*** INPUT FOR THIS TASK

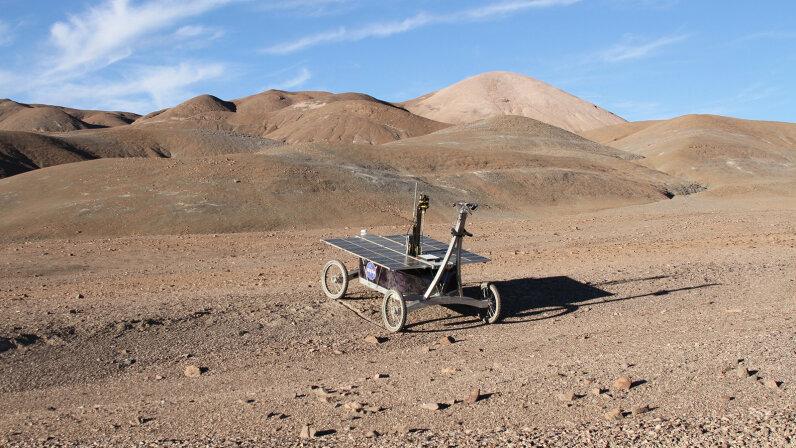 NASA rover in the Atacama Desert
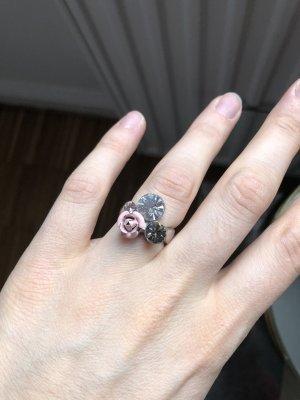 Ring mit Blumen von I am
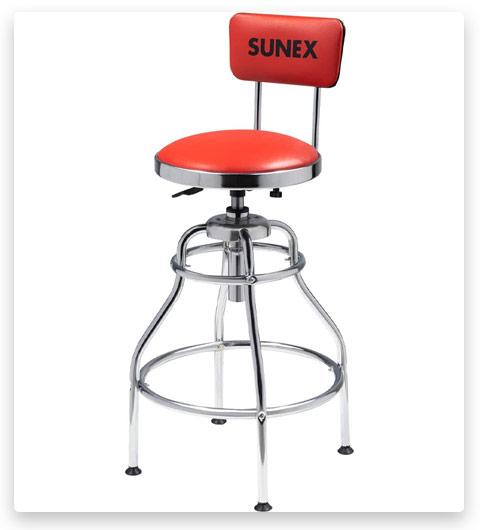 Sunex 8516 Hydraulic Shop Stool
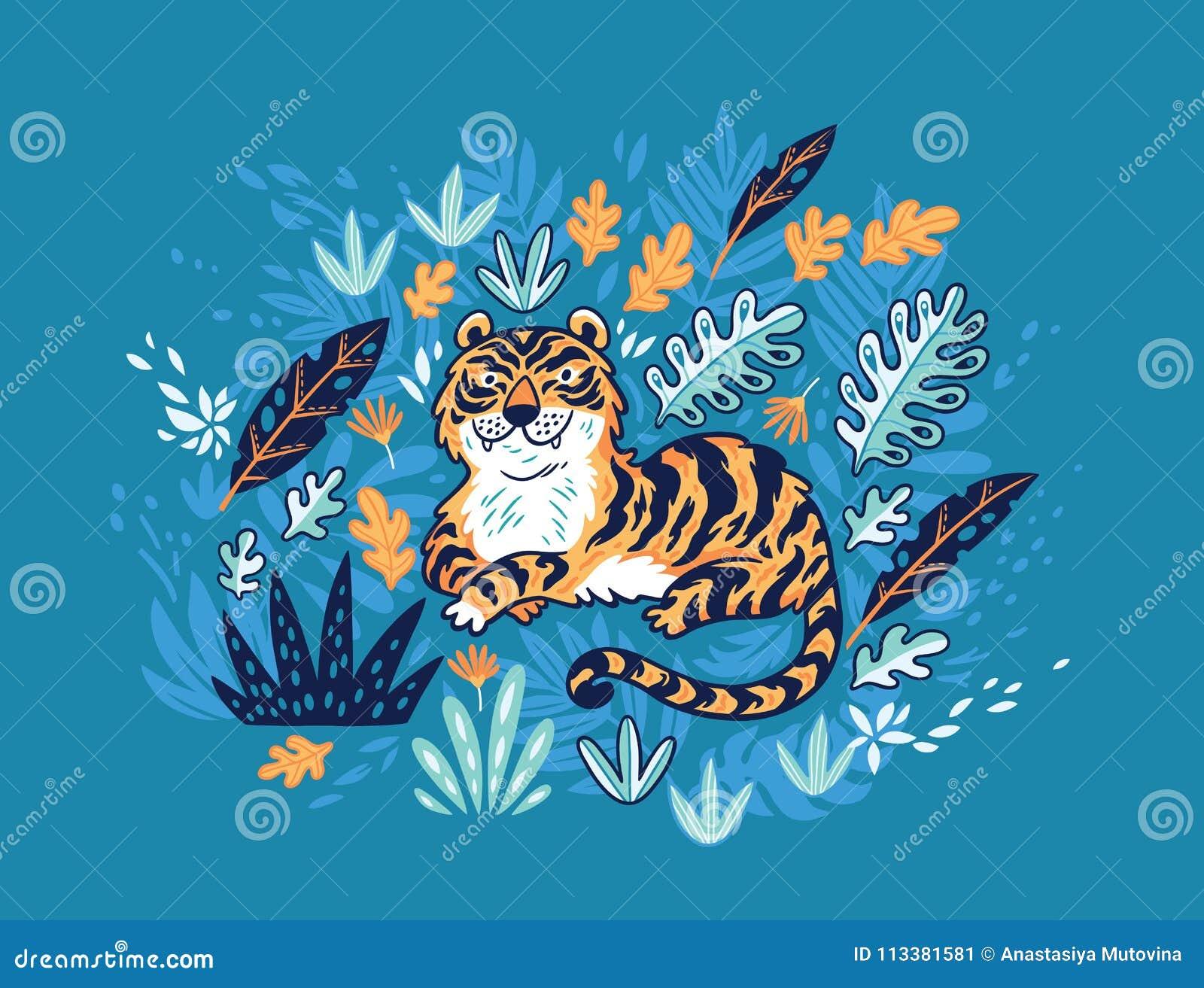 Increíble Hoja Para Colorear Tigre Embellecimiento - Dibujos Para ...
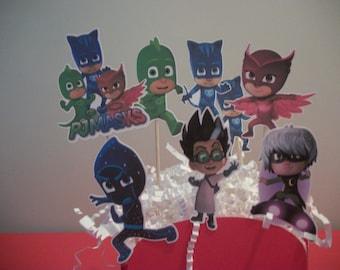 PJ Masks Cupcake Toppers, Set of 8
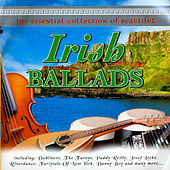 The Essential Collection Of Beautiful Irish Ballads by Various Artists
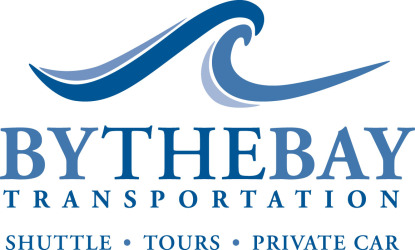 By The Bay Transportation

******

--- EXERCISE BRIEF ---
Could you write out verbatim only those lines that run from the line containing "The Essential Collection" through the end of the listing above, both included, without the pictures?

--- EXPECTED OUTPUT ---
 The Essential Collection Of Beautiful Irish Ballads by Various Artists
 By The Bay Transportation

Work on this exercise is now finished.